→ **EXTRAIT RETENU**
——
Je suis convaincu que c'est d'intérêt général que le rapport à la nature ne soit pas que contemplatif ou scientifique. Et pour moi, les dimensions affective, spirituelle et philosophique, fondamentales, sont consubstantielles de l'expérience de l'usage de la nature, qu'il soit récréatif ou productif y compris dans un cadre professionnel/marchand. Je ne dis pas que parce qu'on utiliserait la nature, on en serait automatiquement un défenseur mais que la respecter est impossible pour quiconque ne la "vivrait" pas. En se refusant toute interaction physique destructive avec la « nature », on se condamne à ne faire l’expérience que de son fantasme.  Je ne suis pas sûr de tout à fait me reconnaître dans l’idée d’un usager ou d’un utilisateur de la nature mais j’abhorre celle de visiteur. 

Concrètement, si se moquer complètement de massacrer un genévrier pluricentenaire est condamnable, et le faire par méconnaissance déplorable, s’interdire absolument de le faire parce qu’on ne concevrait qu’une nature sacrée et intouchable me semble tout autant problématique. 

Dit encore autrement, j’avoue préférer chier dans les bartas que dans des toilettes sèches. (Je sais néanmoins me raisonner et respecter des règles).

On ne défend pas la nature, on défend un certain rapport à la nature, au nom de l’humanité, pas au nom de la nature elle-même.
——
→ **RELEVÉ**
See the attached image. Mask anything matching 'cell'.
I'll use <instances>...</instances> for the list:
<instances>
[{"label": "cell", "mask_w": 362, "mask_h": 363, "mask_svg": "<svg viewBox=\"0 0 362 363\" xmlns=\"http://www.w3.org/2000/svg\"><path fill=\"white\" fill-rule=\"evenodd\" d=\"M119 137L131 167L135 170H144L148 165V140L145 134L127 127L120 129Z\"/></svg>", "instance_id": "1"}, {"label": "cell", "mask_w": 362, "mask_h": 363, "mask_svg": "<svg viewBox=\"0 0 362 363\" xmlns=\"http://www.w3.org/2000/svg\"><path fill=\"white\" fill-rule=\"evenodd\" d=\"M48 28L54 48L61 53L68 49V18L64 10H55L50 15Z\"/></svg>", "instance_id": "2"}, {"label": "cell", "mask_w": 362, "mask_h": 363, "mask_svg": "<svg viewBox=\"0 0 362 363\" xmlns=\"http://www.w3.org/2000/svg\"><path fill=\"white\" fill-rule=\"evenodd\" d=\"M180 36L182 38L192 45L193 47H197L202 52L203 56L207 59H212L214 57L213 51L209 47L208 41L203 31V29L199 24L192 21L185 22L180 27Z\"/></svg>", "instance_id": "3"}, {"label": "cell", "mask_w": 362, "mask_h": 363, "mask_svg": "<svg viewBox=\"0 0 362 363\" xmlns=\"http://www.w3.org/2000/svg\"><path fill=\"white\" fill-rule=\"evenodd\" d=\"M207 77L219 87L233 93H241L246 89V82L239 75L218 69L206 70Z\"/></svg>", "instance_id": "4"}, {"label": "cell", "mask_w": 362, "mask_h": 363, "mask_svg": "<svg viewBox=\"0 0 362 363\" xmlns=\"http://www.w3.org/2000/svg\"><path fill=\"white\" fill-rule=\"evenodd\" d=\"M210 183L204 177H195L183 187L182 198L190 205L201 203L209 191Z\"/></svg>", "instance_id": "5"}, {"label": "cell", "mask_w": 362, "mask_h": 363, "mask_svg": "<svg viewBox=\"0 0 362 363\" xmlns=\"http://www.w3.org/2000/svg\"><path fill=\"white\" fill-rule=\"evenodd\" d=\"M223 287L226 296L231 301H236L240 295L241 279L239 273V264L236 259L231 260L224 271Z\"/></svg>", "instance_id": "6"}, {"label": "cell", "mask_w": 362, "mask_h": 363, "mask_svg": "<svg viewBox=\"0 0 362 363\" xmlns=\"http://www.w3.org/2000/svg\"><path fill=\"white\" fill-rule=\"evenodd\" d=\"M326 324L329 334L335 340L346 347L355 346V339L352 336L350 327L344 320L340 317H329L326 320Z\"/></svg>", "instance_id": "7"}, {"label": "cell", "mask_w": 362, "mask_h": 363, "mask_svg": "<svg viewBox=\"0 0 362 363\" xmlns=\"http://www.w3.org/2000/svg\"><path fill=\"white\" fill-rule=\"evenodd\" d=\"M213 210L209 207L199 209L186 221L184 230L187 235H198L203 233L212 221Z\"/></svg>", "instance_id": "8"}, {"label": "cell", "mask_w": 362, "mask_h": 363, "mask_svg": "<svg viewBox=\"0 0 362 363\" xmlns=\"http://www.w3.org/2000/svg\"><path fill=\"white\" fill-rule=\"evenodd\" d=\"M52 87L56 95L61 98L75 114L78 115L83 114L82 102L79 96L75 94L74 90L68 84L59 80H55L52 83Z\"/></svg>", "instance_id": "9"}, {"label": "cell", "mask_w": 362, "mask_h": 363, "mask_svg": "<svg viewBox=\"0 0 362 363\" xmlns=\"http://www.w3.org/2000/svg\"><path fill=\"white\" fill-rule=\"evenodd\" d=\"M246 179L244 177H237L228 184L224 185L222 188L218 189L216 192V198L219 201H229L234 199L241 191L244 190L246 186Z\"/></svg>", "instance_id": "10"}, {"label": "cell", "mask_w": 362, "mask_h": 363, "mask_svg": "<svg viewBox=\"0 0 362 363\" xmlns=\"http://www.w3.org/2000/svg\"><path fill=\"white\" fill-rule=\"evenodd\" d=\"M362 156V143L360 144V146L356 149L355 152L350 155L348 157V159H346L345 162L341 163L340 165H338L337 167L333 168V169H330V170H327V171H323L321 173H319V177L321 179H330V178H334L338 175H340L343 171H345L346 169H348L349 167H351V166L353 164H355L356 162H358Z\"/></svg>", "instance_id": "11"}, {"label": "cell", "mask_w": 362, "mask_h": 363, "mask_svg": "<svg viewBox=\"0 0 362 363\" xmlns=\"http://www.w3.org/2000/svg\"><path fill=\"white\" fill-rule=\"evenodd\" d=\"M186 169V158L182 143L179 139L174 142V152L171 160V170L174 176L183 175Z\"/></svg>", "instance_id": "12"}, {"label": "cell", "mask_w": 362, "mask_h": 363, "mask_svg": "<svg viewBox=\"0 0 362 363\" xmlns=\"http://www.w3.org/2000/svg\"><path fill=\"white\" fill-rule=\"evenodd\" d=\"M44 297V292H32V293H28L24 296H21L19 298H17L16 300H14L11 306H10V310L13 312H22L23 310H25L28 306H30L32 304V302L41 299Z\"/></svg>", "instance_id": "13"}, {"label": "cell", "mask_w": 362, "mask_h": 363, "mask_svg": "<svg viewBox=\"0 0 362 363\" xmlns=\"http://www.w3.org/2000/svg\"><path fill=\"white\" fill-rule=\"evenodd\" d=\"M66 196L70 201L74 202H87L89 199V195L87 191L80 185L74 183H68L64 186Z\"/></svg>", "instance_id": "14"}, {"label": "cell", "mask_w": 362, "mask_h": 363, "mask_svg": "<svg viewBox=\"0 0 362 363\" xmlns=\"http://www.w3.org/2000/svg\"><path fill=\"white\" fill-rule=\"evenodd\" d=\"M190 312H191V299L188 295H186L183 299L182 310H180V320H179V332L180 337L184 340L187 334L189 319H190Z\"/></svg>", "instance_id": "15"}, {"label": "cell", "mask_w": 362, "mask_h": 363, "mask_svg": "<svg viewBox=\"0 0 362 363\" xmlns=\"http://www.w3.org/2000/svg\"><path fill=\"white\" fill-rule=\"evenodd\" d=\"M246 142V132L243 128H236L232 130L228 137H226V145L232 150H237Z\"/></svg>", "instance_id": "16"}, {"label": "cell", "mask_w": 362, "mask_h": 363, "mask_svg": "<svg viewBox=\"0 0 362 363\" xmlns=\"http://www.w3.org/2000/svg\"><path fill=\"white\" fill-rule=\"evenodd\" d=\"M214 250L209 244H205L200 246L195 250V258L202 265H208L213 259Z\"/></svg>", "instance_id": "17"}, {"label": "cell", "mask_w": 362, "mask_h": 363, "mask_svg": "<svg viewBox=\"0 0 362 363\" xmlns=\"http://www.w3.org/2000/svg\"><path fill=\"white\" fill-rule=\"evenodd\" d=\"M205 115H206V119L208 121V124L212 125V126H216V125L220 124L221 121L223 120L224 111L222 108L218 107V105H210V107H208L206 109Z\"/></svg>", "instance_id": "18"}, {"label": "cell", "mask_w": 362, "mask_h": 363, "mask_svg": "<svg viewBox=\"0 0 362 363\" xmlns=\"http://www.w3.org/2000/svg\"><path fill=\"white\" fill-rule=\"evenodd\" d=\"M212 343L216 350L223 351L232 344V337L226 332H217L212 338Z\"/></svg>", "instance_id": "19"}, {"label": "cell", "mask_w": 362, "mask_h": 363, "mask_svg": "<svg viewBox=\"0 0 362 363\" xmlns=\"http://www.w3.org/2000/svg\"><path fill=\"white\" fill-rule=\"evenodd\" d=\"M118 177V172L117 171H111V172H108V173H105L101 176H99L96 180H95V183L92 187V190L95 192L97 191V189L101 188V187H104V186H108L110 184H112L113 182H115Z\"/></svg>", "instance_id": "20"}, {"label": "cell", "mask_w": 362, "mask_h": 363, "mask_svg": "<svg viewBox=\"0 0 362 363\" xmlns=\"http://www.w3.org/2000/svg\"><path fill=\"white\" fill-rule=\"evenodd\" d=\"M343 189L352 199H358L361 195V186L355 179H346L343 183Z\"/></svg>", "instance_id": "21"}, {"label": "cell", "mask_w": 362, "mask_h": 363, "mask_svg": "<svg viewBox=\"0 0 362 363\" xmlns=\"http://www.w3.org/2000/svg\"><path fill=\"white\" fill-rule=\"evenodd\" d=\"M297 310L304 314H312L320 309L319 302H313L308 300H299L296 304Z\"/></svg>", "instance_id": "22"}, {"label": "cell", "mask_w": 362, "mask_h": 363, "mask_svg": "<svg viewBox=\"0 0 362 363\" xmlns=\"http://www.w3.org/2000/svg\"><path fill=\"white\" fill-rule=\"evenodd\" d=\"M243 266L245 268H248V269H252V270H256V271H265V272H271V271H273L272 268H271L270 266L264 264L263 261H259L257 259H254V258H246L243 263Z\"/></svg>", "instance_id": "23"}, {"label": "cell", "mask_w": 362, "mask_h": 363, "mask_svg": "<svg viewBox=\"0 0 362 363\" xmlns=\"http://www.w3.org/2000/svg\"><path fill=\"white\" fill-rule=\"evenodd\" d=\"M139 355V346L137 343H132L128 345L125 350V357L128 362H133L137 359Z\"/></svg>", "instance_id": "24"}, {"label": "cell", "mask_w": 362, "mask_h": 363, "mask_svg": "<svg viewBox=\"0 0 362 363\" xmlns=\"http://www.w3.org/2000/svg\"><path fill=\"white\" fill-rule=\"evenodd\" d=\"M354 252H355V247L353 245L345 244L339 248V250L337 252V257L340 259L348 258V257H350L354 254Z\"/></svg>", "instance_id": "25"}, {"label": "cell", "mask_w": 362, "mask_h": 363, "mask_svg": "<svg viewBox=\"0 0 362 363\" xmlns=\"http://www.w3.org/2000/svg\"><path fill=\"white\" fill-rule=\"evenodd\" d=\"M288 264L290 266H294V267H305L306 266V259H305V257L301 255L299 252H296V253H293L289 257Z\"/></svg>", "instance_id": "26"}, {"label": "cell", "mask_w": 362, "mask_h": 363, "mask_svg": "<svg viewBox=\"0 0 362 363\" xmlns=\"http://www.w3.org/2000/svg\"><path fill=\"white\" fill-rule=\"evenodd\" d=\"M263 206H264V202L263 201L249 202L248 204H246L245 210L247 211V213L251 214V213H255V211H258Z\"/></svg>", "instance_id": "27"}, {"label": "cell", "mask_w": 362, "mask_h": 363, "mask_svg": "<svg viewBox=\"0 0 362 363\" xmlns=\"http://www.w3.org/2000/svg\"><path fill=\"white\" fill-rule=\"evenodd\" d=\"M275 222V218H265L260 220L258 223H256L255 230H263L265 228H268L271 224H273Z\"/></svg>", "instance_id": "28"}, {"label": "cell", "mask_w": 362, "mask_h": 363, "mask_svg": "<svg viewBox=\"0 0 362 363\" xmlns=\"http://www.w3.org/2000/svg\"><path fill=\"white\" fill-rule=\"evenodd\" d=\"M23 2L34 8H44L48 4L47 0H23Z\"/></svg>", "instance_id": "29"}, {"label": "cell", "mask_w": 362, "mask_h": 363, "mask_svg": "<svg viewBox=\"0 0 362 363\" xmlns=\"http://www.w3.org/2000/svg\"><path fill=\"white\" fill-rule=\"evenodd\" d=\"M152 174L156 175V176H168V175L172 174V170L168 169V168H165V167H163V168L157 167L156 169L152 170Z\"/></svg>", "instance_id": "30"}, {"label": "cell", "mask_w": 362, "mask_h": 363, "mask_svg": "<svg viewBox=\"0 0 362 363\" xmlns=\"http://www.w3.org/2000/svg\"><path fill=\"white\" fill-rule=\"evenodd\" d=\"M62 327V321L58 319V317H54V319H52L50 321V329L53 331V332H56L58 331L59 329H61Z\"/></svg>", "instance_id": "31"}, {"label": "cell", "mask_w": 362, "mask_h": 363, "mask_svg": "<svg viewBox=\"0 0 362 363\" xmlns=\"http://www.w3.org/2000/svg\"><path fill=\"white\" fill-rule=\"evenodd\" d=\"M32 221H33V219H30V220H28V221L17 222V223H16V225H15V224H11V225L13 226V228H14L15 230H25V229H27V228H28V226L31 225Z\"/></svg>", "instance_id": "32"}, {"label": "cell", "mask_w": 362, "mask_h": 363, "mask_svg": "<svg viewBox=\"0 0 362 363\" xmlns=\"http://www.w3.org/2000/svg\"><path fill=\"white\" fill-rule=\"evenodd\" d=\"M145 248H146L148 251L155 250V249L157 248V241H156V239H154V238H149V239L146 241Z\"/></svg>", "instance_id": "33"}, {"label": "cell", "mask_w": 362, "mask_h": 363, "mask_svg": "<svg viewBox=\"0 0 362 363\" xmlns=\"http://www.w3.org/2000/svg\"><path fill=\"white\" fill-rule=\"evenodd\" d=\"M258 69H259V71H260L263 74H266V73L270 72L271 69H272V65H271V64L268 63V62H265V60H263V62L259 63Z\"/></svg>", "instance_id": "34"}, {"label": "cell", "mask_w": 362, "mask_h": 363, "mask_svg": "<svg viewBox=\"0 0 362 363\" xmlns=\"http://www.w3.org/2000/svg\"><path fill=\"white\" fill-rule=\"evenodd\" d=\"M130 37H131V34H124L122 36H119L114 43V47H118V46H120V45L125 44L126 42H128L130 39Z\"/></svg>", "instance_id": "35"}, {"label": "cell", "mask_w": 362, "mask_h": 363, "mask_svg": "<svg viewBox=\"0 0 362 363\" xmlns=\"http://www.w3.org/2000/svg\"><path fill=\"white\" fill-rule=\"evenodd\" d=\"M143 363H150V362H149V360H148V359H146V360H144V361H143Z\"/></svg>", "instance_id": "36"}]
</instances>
——
→ **LISTE DES TÂCHES**
A - Au nom de quoi défend-on un certain rapport à la nature, d'après l'extrait ?
B - Réécrivez le passage de l'extrait qui commence par « Concrètement, si se » et va jusqu'à « respecter des règles). », en mettant « chêne » à la place de « genévrier ».

→ **RÉSULTATS**
A - Au nom de l'humanité, pas au nom de la nature elle-même.

B -
Concrètement, si se moquer complètement de massacrer un chêne pluricentenaire est condamnable, et le faire par méconnaissance déplorable, s’interdire absolument de le faire parce qu’on ne concevrait qu’une nature sacrée et intouchable me semble tout autant problématique. 

Dit encore autrement, j’avoue préférer chier dans les bartas que dans des toilettes sèches. (Je sais néanmoins me raisonner et respecter des règles).